- _REQUIREMENT_:
Nothing but the lines from the one containing "How widely are" to the end of the data should be returned, exactly as written; pictures are omitted.

- _INFORMATION PROVIDED_:
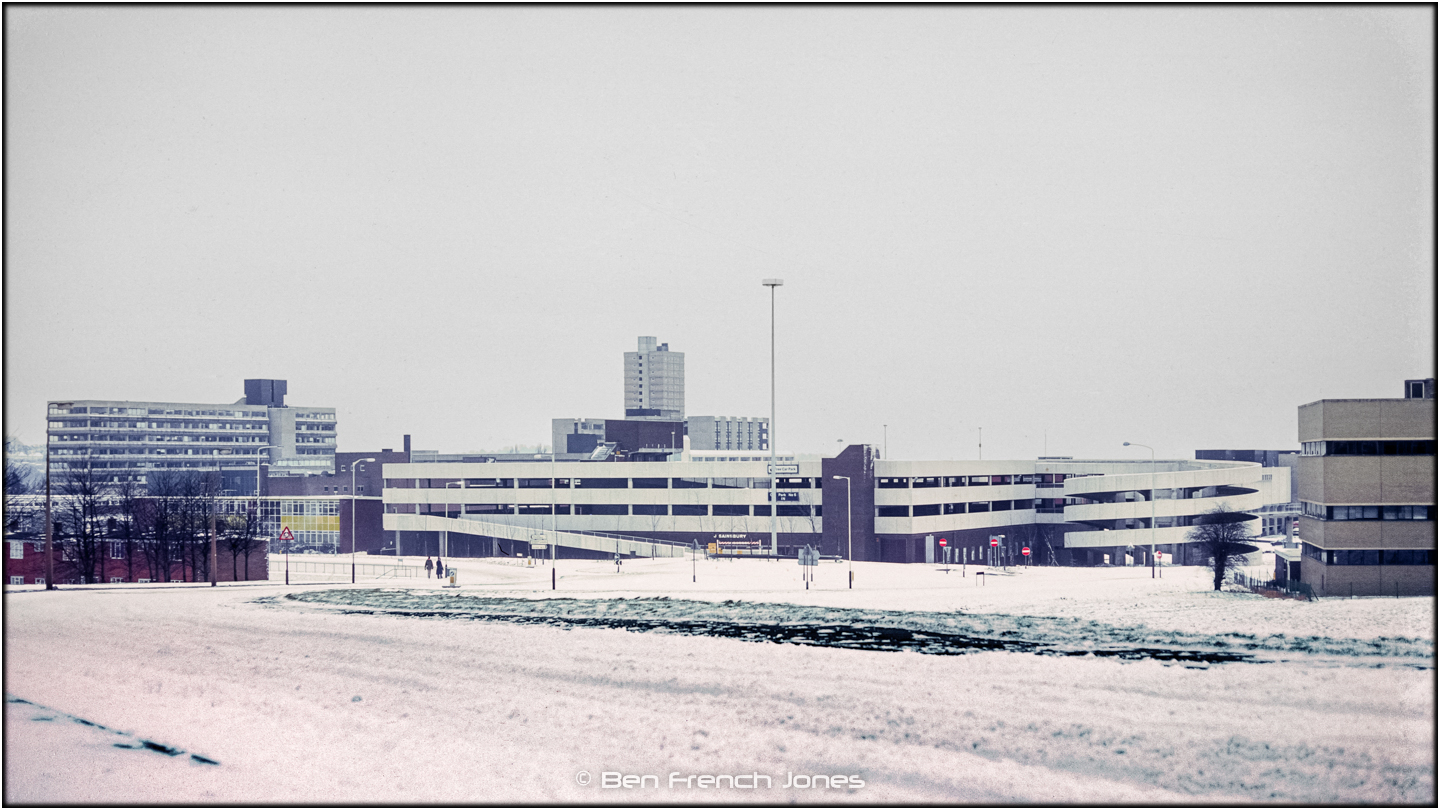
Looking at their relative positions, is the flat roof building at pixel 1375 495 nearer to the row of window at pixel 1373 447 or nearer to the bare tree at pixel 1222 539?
the row of window at pixel 1373 447

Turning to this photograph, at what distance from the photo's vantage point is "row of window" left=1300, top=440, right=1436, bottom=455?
30312mm

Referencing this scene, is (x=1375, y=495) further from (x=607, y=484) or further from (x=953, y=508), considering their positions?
(x=607, y=484)

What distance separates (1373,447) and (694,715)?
2566 cm

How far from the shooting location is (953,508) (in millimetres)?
84000

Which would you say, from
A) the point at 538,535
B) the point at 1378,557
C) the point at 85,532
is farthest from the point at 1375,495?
the point at 538,535

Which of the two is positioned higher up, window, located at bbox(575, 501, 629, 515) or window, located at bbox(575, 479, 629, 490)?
window, located at bbox(575, 479, 629, 490)

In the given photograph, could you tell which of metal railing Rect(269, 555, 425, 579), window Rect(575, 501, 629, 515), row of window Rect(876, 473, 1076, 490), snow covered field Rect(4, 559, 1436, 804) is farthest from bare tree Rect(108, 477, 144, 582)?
row of window Rect(876, 473, 1076, 490)

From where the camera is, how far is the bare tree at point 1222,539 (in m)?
44.1

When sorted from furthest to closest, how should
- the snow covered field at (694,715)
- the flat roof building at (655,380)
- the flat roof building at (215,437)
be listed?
the flat roof building at (655,380)
the flat roof building at (215,437)
the snow covered field at (694,715)

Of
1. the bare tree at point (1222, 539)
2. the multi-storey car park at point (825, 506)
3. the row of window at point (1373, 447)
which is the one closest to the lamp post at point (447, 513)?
the multi-storey car park at point (825, 506)

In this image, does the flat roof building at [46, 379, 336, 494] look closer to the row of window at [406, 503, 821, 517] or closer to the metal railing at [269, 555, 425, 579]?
the metal railing at [269, 555, 425, 579]

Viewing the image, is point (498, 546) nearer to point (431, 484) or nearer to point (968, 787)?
point (431, 484)

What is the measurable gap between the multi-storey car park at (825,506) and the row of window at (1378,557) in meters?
46.0

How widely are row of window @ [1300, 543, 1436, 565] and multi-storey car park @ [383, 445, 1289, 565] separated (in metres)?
46.0
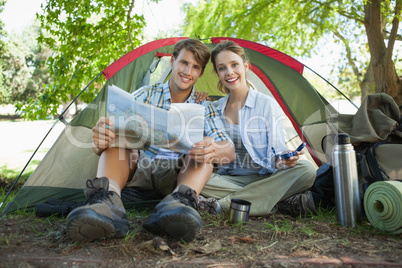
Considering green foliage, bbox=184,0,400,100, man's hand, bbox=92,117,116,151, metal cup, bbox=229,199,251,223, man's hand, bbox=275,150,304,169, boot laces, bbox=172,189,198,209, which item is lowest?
metal cup, bbox=229,199,251,223

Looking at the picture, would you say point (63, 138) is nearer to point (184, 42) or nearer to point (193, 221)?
point (184, 42)

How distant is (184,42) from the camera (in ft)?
7.54

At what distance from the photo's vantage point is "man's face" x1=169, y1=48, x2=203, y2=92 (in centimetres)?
226

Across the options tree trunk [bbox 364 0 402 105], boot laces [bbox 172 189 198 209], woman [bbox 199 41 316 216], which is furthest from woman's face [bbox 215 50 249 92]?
tree trunk [bbox 364 0 402 105]

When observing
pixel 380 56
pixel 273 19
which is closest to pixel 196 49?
pixel 380 56

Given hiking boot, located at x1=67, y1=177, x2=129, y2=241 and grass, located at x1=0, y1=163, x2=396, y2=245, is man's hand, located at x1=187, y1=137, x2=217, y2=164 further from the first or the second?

- _OUTPUT FOR THIS EXERCISE_:
How widely are row of window @ [1300, 543, 1436, 565] and multi-storey car park @ [383, 445, 1289, 565] separated (in metres)?
46.0
Considering green foliage, bbox=184,0,400,100, man's hand, bbox=92,117,116,151, metal cup, bbox=229,199,251,223, man's hand, bbox=275,150,304,169, boot laces, bbox=172,189,198,209, which item is lowest?
metal cup, bbox=229,199,251,223

Looking at the picture, would you say point (63, 138) is nearer to point (184, 42) or nearer to point (193, 221)?
point (184, 42)

How distant is (184,42) from the camera (in ft)?
7.54

At what distance from the photo's vantage point is "man's face" x1=169, y1=48, x2=203, y2=92 (in centimetres)?
226

Across the options tree trunk [bbox 364 0 402 105], boot laces [bbox 172 189 198 209], woman [bbox 199 41 316 216], which is furthest from woman's face [bbox 215 50 249 92]?
tree trunk [bbox 364 0 402 105]

When observing
pixel 380 56
pixel 273 19
which is closest to pixel 196 49?
pixel 380 56

Given hiking boot, located at x1=67, y1=177, x2=129, y2=241 and grass, located at x1=0, y1=163, x2=396, y2=245, is man's hand, located at x1=187, y1=137, x2=217, y2=164 further from the first or the second?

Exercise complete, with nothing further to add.